WHAT THE TASK REQUIRES:
What follows is a set of entries. Repeat them exactly, but not their pictures.

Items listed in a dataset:
################

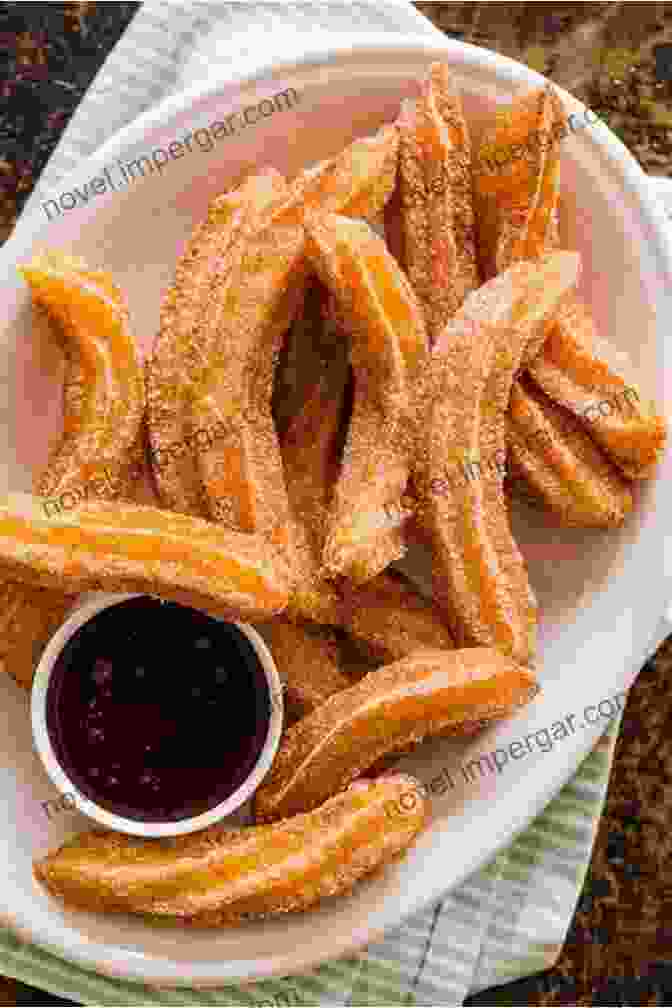 Crispy Churros, Sprinkled With Cinnamon Sugar, Served On A Plate Famous Classic Spanish Desserts With Jane Eyre: Explore Delectable Traditional Sweets From Spain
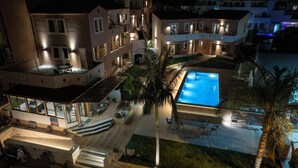 Un hôtel à plusieurs étages doté d’une piscine, d’un espace extérieur aménagé et d’une entrée bien éclairée.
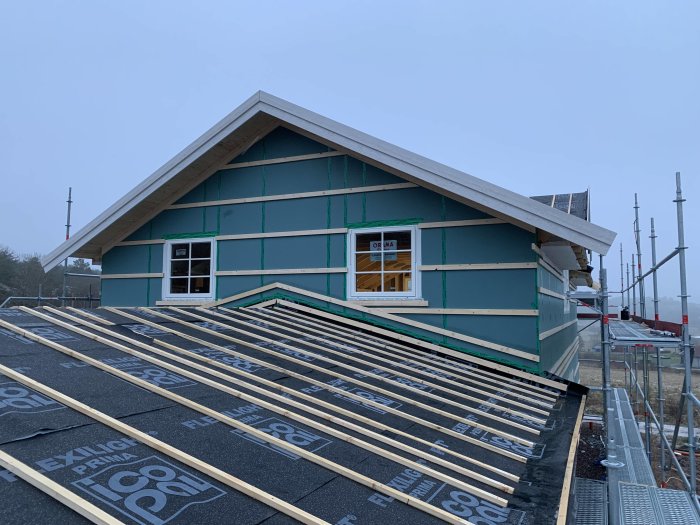 Hustak med luftspalt under konstruktion, snickrarbeten på gavel och vindskivor på carport syns.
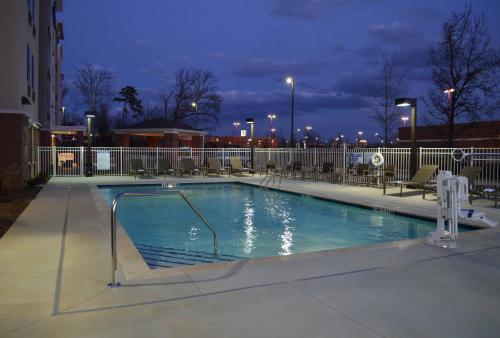 a swimming pool at night with chairs and lights at Candlewood Suites Greenville by IHG in Greenville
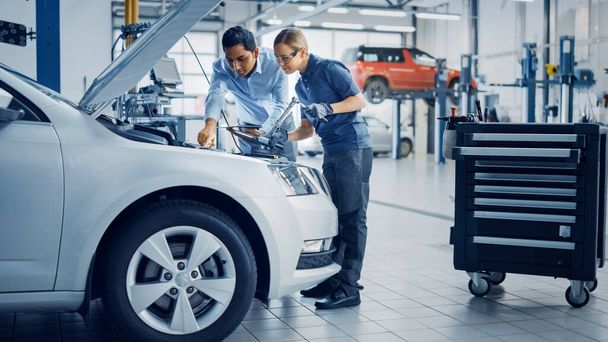 Manager Checks Diagnostics Results on a Tablet Computer and Explains an Engine Breakdown to an Female Mechanic. Car Service Employees Inspect Cars Engine Bay with a LED Lamp. Modern Clean Workshop. - Foto, Imagen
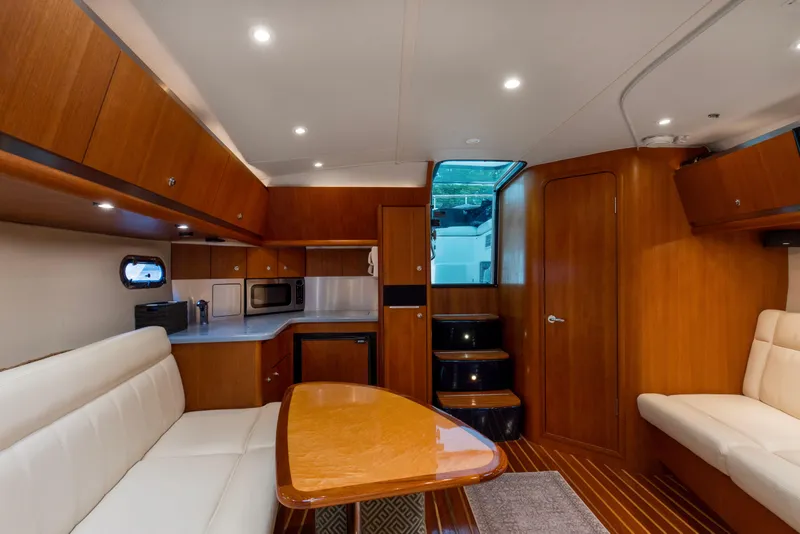 Slide: The Image of 2005 Tiara Yachts 3600 Sovran interior with wood finish, dining area, and kitchenette. - 3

################

RESPONSE TO THIS TASK:
 Crispy Churros, Sprinkled With Cinnamon Sugar, Served On A Plate Famous Classic Spanish Desserts With Jane Eyre: Explore Delectable Traditional Sweets From Spain
 Un hôtel à plusieurs étages doté d’une piscine, d’un espace extérieur aménagé et d’une entrée bien éclairée.
 Hustak med luftspalt under konstruktion, snickrarbeten på gavel och vindskivor på carport syns.
 a swimming pool at night with chairs and lights at Candlewood Suites Greenville by IHG in Greenville
 Manager Checks Diagnostics Results on a Tablet Computer and Explains an Engine Breakdown to an Female Mechanic. Car Service Employees Inspect Cars Engine Bay with a LED Lamp. Modern Clean Workshop. - Foto, Imagen
 Slide: The Image of 2005 Tiara Yachts 3600 Sovran interior with wood finish, dining area, and kitchenette. - 3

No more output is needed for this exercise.